Over the past few decades, neuroscientists have revealed much about how long-term memories are stored. For significant events– for example, being bit by a dog–a number of proteins are quickly made in activated brain cells to create the new memories. Some of these proteins linger for a few hours at specific places on specific neurons before breaking down. This series of biochemical events allows us to remember important details about that event–such as, in the case of the dog bite, which dog, where it was located and so on.

One problem scientists have had with modeling memory storage is explaining why only selective details and not everything is strongly remembered. Now Terrence Sejnowski and his group have created a new model of memory that explains how neurons retain select memories a few hours after an event. This new framework provides a more complete picture of how memory works, which can inform research into conditions such as Parkinson’s, Alzheimer’s, post-traumatic stress disorder and learning disabilities.

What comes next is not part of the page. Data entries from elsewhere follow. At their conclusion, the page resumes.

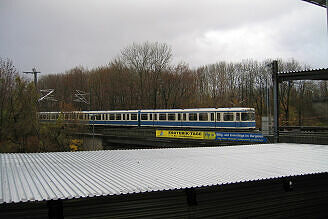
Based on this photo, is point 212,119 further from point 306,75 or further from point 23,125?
point 23,125

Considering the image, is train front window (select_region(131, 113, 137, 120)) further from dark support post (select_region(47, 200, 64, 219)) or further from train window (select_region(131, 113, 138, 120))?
dark support post (select_region(47, 200, 64, 219))

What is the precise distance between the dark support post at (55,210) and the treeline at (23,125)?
20.3 metres

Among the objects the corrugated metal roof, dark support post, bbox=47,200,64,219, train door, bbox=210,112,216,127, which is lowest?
dark support post, bbox=47,200,64,219

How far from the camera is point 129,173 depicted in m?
7.16

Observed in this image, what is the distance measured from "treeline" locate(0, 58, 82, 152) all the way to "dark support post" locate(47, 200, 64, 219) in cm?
2031

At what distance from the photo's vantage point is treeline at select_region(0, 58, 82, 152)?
24375mm

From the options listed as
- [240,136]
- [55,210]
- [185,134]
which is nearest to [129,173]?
[55,210]

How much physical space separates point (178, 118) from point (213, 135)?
6839 millimetres

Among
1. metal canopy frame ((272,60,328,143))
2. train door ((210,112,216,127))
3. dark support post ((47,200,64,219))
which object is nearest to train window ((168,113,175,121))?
train door ((210,112,216,127))

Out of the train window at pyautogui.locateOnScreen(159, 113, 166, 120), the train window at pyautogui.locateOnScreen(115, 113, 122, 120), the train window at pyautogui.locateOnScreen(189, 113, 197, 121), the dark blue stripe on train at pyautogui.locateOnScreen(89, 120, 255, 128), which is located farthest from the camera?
the train window at pyautogui.locateOnScreen(115, 113, 122, 120)

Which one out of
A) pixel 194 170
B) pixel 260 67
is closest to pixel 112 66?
pixel 260 67

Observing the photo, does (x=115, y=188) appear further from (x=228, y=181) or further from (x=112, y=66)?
(x=112, y=66)

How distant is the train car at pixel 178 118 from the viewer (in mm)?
26594

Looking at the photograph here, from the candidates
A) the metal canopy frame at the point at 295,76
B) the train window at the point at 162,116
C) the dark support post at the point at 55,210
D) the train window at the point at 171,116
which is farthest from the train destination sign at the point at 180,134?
the dark support post at the point at 55,210
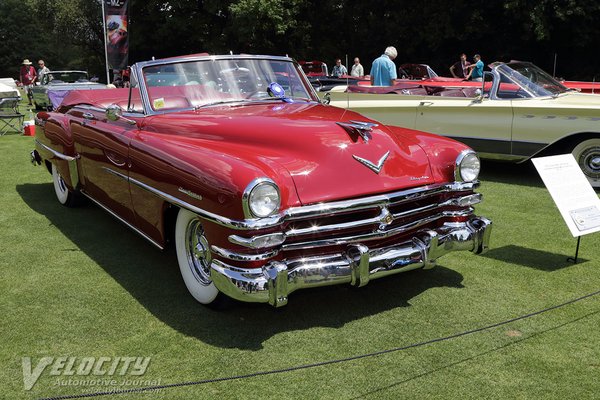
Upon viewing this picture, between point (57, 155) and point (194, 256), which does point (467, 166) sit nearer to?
point (194, 256)

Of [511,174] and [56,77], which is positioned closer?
[511,174]

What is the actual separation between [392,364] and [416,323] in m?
0.52

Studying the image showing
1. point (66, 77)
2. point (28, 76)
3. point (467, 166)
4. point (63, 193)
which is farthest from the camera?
point (28, 76)

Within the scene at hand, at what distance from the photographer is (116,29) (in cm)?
1862

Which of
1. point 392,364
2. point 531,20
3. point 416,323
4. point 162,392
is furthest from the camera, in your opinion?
point 531,20

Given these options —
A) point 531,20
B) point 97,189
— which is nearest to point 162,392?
point 97,189

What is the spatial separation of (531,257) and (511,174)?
11.3 ft

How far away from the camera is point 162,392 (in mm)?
2688

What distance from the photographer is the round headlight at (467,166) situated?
3760 millimetres

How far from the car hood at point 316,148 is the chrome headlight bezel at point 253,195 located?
0.19 meters

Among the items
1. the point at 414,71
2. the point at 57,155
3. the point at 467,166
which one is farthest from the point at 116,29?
the point at 467,166

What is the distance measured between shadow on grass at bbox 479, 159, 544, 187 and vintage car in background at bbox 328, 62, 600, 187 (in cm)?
32

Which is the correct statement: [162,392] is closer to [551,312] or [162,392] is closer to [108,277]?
[108,277]

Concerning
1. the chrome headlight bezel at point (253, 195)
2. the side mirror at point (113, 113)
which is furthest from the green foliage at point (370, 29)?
the chrome headlight bezel at point (253, 195)
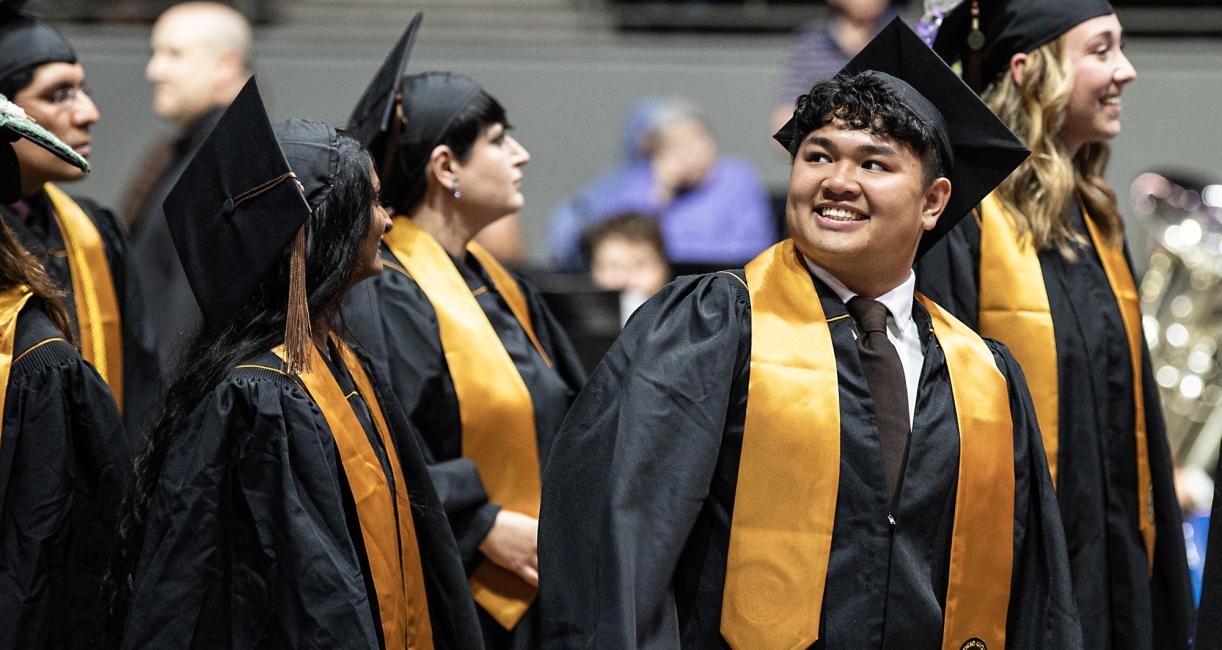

Cian O’Donnell and Terrence Sejnowski

“Previous models of memory were based on fast activity patterns,” says Sejnowski, a Howard Hughes Medical Institute investigator and holder of Salk’s Francis Crick Chair. “Our new model of memory makes it possible to integrate experiences over hours rather than moments.”

By incorporating data from previous literature, Sejnowski and postdoctoral researcher Cian O’Donnell developed a model that bridges findings from both molecular and systems observations of memory to explain how this memory window works. Using computational modeling, they showed that despite the proteins being available to a number of neurons in a given circuit, memories are retained when subsequent events activate the same neurons as the original event. They found that the spatial positioning of proteins at both specific neurons and at specific areas around these neurons predicts which memories are recorded.

The new model, reported in Neuron, also provides a potential framework for understanding how generalizations from memories are processed during dreams. While much is still unknown about sleep, research suggests that important memories from the day are often cycled through the brain, shuttled from temporary storage in the hippocampus to more long-term storage in the cortex. Researchers observed most of this memory formation in non-dreaming sleep. Little is known about if and how memory packaging or consolidation is done during dreams. O’Donnell and Sejnowski’s model, however, suggests that some memory retention does happen during dreams, and by applying their findings, they came up with a theoretical model for how the memory abstraction process might work during sleep.